I’ve been interested in Jiu Jitsu for about 5 years now. Taking a martial art is not native to me. I’m not very big, strong, or aggressive. I didn’t wrestle in high school or have even thought about needing to try to defend myself. However, there is something about the sport that is intriguing to me.

I found a great place to begin taking classes about a month ago. It fits my busy schedule relatively well, offering a day class (lunch hour) for 2nd shift workers. The guys have been great and I’m learning a ton (along with practicing the ways humiliation helps to shape one’s character).

There have been several things that Jiu Jitsu has taught me about pastoral ministry. I thought that I’d write about these a bit. Besides, a leader within our congregation, Sally, has reminded me that I haven’t blogged in a while.

FacetingĀ 

The first thing that Jiu Jitsu has taught me is the importance of “faceting” our lives. In one of my D.Min courses, our professor shared with us the importance of faceting our lives.
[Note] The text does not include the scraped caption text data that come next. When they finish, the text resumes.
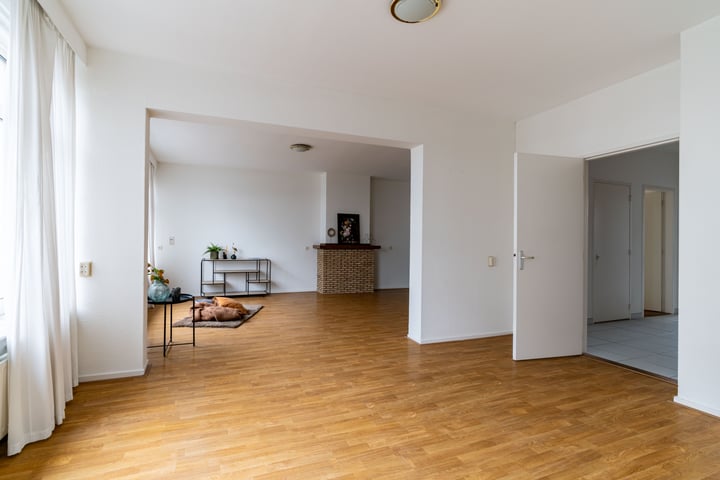 Foto 4 van Luifelbaan 6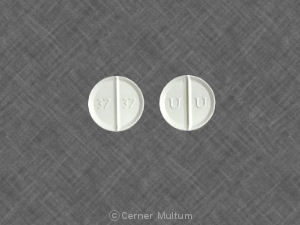 Image of Mirapex 1.5 mg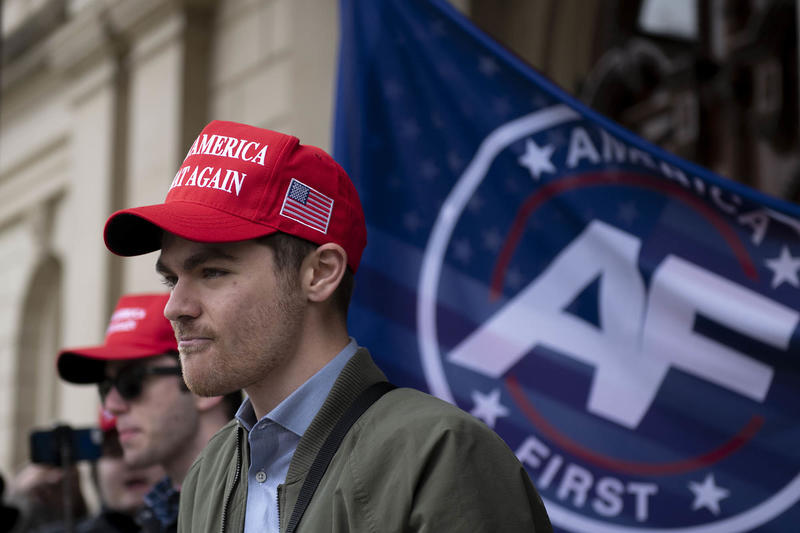 ‘Woke right’ influencer bullies aren’t just fringe — they’re a true political danger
When many “facets” are applied to diamonds, it allows its brilliance to be more apparent. As we facet our own lives, our brilliance can be freed, as well.
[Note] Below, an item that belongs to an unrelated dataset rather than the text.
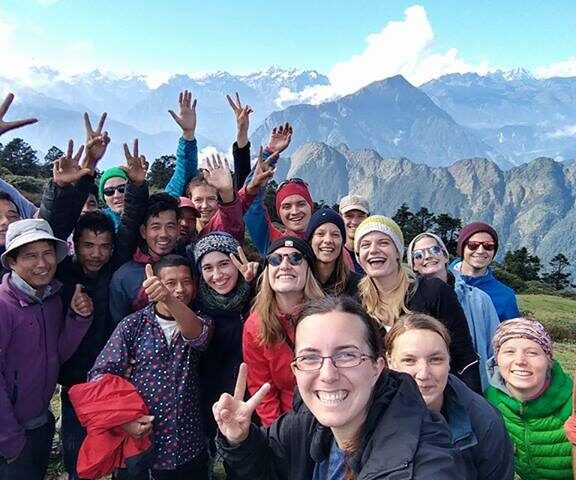 Tamang Heritage Trails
Pastors are in danger of being one-dimensional props in people’s lives. They are tempted to not have a life and personality of their own. Congregation members are tempted to make the pastor into the image of the congregation itself.

Pastors are people and a healthy pastor will do well to engage in other hobbies, interests, and activities that do not necessarily have to do with their professional lives.

I’ll admit, it has been fun to take Jiu Jitsu lessons as a pastor. My coach once posted on his Facebook account (with sarcasm), “My job is awesome. I get to hurt a minister today… and he is paying me to do it.” Learning Jiu Jitsu is leveraging parts of my brain that go unused in ministry contexts. It’s allowing me to be open and curious with something that is new and fresh.

Some of the most interesting people I know are good at faceting. My brothers are particularly good at this. At one time my brother Matt was teaching English, riding a motorcycle, working on his black belt in American Karate, hunting birds, getting a Chinese character tattoo on his wrist, all-the-while naming one of his cats “Kiki.”

If one were to have a conversation with my brother Steve, he/she would explore the topics of Poker, Game Theory, Property Investment, Advanced Math, Physics, and key match ups in the upcoming weekend of College Football games. I know that I leave those conversations saying, “I never thought of that… that is interesting.”

The Christian life is a calling to see all of life as belonging to God. I’m learning that Christians should be the most curious bunch around.